> EXERCISE PROMPT: Reproduce the items word for word, from the line containing "Evaluating wrapped present" through the end of the items.

Scene-based reasoning items

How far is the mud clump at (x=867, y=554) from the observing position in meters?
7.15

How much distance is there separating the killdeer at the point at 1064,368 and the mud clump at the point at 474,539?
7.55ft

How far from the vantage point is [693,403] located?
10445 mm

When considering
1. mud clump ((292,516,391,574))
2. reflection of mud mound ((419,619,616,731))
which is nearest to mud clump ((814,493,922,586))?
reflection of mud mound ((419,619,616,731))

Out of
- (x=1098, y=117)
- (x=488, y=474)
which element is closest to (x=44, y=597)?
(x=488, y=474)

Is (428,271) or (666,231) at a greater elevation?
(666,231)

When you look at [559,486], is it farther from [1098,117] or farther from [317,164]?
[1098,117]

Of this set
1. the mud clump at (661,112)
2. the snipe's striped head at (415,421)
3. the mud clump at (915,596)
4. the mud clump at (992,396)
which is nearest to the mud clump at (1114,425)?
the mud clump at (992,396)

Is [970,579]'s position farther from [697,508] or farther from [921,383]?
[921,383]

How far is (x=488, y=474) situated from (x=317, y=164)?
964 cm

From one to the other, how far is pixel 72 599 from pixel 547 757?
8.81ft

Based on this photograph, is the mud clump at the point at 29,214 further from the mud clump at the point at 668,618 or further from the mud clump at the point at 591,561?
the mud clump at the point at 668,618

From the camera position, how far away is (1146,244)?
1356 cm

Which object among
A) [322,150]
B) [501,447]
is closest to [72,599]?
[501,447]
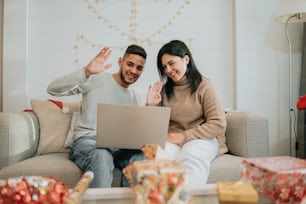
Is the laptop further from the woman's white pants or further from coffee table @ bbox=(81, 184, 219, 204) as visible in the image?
coffee table @ bbox=(81, 184, 219, 204)

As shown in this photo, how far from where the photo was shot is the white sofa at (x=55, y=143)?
1402 millimetres

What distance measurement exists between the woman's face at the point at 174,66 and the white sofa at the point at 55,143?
40cm

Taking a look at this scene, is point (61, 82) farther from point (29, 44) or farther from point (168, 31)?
point (168, 31)

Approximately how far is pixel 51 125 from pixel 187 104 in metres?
0.79

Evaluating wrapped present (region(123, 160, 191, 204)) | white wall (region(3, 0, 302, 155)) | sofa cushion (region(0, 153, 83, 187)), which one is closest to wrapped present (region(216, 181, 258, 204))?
wrapped present (region(123, 160, 191, 204))

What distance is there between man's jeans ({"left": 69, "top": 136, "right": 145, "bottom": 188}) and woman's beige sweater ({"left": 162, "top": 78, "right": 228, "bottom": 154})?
30 centimetres

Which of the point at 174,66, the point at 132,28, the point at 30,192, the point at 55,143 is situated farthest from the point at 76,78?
the point at 30,192

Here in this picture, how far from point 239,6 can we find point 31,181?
2.06 m

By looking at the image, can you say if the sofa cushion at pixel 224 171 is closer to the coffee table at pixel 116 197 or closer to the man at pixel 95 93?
the man at pixel 95 93

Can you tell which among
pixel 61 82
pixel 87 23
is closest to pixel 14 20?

> CORRECT OUTPUT:
Evaluating wrapped present (region(123, 160, 191, 204)) | white wall (region(3, 0, 302, 155)) | sofa cushion (region(0, 153, 83, 187)), which one is closest to wrapped present (region(216, 181, 258, 204))?
wrapped present (region(123, 160, 191, 204))

What distance is there between man's jeans ({"left": 69, "top": 136, "right": 145, "bottom": 188}) and woman's beige sweater ({"left": 162, "top": 78, "right": 228, "bottom": 154})?
30 centimetres

Which of the point at 174,66, the point at 132,28, the point at 30,192, the point at 55,143 is situated farthest from the point at 76,78?
the point at 30,192

Here in this picture, how far from point 239,6 can we find point 31,181?
2.06 m

By looking at the image, can you say if the sofa cushion at pixel 224 171 is closer to the coffee table at pixel 116 197 or closer to the man at pixel 95 93?
the man at pixel 95 93

Can you tell which among
pixel 61 82
pixel 87 23
is closest to pixel 14 20?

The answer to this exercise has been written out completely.